Frequently Asked Questions
What is the best free WordPress backup plugin?
UpdraftPlus is the most popular free WordPress backup plugin with over 3 million active installations. It includes scheduled backups, remote storage to Google Drive, Dropbox, and Amazon S3, and one-click restore from the WordPress dashboard, all free. For a free plugin with included cloud storage, Backup Migration by Inisev is the strongest alternative.
How often should I back up my WordPress site?
Back up daily if your site receives regular content updates, comments, or eCommerce orders. Weekly backups are enough for brochure or low-change sites. WooCommerce stores and membership sites should use a plugin that supports real-time or incremental backups so no order or registration is ever lost.
Where should I store my WordPress backups?
Always store backups off-site, never on the same server as your live site. The best destinations are Google Drive, Dropbox, Amazon S3, Backblaze B2, or the backup plugin’s own cloud. Storing backups locally only protects you against accidental file deletion, not server failure or a compromised host.
Are WordPress.com backups enough?
If you host on WordPress.com Business plan or higher, daily backups are included via Jetpack VaultPress. For self-hosted WordPress (anywhere else), you need a backup plugin, host-level backups alone are not enough because they cannot survive a host outage or account suspension.
What is the difference between full and incremental backups?
A full backup copies every file and database table every time it runs, reliable but resource-heavy. An incremental backup only copies changes since the last backup, making it much faster and lighter on server resources. Incremental backups are essential for large sites and WooCommerce stores.
Can I restore my WordPress site from a backup if I lose dashboard access?
Yes, plugins like UpdraftPlus, Duplicator, and All-in-One WP Migration include emergency restore options that work even if you cannot log in to WordPress. Cloud-based services like BlogVault and Jetpack VaultPress can restore your site externally without needing dashboard access at all.
☆ ☆ ☆
[Task details]
Could you retype the WordPress backup FAQ from "If you host" to "and incremental backups?"? None of the material is needed here.

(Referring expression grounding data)
☆ ☆ ☆
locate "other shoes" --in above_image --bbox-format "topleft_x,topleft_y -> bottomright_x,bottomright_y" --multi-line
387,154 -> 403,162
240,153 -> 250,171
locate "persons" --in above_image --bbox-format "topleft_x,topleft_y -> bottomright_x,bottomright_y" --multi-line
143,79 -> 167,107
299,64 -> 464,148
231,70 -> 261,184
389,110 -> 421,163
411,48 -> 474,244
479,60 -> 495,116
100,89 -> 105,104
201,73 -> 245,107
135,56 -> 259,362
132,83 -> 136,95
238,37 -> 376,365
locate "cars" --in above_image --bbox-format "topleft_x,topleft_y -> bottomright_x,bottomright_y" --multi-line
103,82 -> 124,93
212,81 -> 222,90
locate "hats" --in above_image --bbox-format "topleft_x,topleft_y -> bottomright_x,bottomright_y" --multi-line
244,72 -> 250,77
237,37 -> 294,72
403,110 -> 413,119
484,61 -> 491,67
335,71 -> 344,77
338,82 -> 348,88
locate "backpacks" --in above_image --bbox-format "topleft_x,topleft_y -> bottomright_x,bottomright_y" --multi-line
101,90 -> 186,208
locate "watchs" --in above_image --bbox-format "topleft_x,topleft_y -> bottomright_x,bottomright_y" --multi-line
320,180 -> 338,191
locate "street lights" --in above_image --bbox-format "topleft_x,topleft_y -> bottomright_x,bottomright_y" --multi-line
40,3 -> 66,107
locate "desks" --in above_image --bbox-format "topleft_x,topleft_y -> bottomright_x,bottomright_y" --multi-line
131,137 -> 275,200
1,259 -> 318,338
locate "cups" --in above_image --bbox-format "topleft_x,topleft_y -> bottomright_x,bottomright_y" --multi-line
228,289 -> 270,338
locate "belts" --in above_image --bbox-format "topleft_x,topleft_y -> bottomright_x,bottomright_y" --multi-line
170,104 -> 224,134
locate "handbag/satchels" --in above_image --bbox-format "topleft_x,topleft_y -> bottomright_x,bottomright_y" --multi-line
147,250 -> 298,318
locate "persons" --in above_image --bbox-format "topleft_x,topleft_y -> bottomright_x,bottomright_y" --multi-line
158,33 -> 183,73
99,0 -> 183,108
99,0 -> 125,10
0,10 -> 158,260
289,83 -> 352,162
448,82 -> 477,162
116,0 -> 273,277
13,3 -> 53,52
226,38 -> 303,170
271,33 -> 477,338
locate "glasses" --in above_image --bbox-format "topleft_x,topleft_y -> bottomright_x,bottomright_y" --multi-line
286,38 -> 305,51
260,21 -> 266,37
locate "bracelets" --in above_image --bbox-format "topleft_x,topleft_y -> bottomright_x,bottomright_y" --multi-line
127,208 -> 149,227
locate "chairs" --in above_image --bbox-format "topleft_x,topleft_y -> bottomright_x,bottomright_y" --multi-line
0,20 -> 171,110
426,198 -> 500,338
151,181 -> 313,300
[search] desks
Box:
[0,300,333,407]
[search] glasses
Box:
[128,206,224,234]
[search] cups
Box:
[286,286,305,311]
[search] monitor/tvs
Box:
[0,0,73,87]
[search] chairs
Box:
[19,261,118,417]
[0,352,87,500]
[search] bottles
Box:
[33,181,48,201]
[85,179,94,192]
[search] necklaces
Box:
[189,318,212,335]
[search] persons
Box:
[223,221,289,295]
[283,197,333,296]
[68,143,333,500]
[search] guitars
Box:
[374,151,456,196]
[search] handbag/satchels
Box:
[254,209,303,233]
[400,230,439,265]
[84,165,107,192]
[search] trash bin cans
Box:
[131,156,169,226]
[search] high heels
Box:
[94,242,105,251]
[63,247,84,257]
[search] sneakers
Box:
☆ ☆ ☆
[Solution]
If you host on WordPress.com Business plan or higher, daily backups are included via Jetpack VaultPress. For self-hosted WordPress (anywhere else), you need a backup plugin, host-level backups alone are not enough because they cannot survive a host outage or account suspension.
What is the difference between full and incremental backups?